**Task instructions:**
Pull out the entries from the line containing "How far from the camera is" through the last line of the entries, copying each line unchanged.

**Dataset records:**

********

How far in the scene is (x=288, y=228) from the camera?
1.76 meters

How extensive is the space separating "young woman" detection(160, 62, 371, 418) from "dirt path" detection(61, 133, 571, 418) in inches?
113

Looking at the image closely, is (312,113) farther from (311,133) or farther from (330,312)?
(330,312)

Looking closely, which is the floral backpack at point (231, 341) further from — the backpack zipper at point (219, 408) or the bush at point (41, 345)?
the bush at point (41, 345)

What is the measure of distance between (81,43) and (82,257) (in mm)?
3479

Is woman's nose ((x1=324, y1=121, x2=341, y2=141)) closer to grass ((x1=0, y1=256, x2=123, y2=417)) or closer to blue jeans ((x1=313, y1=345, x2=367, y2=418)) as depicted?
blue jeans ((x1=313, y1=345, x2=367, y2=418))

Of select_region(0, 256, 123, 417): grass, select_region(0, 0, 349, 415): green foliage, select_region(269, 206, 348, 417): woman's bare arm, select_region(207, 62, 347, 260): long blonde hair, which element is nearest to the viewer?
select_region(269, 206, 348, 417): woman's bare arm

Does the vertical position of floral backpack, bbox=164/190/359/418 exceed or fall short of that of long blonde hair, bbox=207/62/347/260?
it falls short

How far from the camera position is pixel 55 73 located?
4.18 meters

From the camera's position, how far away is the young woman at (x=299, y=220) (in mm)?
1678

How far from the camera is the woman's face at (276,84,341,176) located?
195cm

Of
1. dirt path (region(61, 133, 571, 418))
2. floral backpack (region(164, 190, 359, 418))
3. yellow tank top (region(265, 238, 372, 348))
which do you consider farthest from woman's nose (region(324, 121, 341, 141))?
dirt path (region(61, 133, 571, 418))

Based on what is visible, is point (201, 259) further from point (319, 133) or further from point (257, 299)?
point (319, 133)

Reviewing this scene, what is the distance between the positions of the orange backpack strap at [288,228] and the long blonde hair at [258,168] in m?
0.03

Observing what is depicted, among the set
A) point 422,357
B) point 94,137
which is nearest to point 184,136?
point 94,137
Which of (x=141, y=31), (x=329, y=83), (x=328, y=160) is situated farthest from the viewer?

********

**Full output:**
How far from the camera is the woman's face at (276,84,341,176) located?
195cm

Of
1. dirt path (region(61, 133, 571, 418))
2. floral backpack (region(164, 190, 359, 418))
3. yellow tank top (region(265, 238, 372, 348))
which do you consider farthest from woman's nose (region(324, 121, 341, 141))?
dirt path (region(61, 133, 571, 418))

Based on what is visible, is point (201, 259) further from point (319, 133) or further from point (257, 299)?
point (319, 133)

Reviewing this scene, what is the distance between the positions of the orange backpack strap at [288,228] and the long blonde hair at [258,168] in m?
0.03

Observing what is depicted, among the set
A) point 422,357
B) point 94,137
which is nearest to point 184,136?
point 94,137
Which of (x=141, y=31), (x=329, y=83), (x=328, y=160) is situated farthest from the viewer?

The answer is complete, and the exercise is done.